**Spatial reasoning question records:**
####################
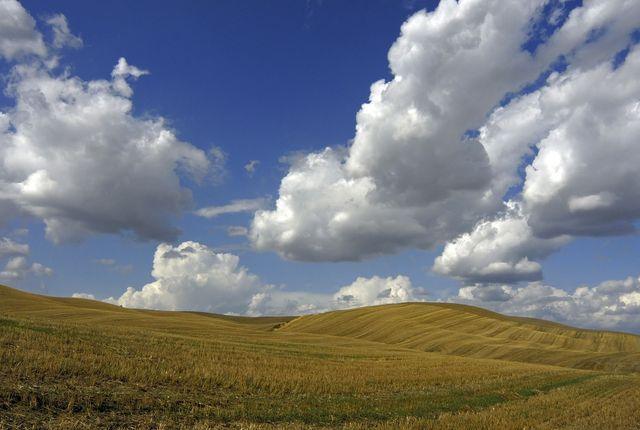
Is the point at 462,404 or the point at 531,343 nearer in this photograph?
the point at 462,404

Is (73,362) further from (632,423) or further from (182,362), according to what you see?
(632,423)

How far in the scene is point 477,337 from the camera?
83.7 meters

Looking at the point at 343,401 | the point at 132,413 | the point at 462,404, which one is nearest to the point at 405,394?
the point at 462,404

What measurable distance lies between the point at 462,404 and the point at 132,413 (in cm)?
1354

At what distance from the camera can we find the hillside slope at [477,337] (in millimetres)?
66500

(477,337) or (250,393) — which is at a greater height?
(477,337)

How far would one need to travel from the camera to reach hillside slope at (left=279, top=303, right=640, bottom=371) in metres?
66.5

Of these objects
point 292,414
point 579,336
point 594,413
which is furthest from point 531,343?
point 292,414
####################
**What you should do:**
Please write out all of the items above again, substituting "viewer" for "camera" wherever it appears and leaving everything else unchanged. Leave the pictures out.

**Full answer:**
Is the point at 462,404 or the point at 531,343 nearer in this photograph?
the point at 462,404

Is (73,362) further from (632,423) or further from (182,362), according to what you see?
(632,423)

How far in the scene is point 477,337 from the viewer?
83.7 meters

Looking at the point at 343,401 | the point at 132,413 | the point at 462,404, which one is nearest to the point at 405,394?
the point at 462,404

What measurable distance lies between the point at 462,404 and the point at 132,413 (in cm)?
1354

At what distance from the viewer can we find the hillside slope at [477,337] (in millimetres)?
66500

(477,337) or (250,393) — which is at a greater height?
(477,337)

How far would one need to travel from the viewer to reach hillside slope at (left=279, top=303, right=640, bottom=371) in metres?
66.5

Of these objects
point 292,414
point 579,336
point 594,413
which is furthest from point 531,343?
point 292,414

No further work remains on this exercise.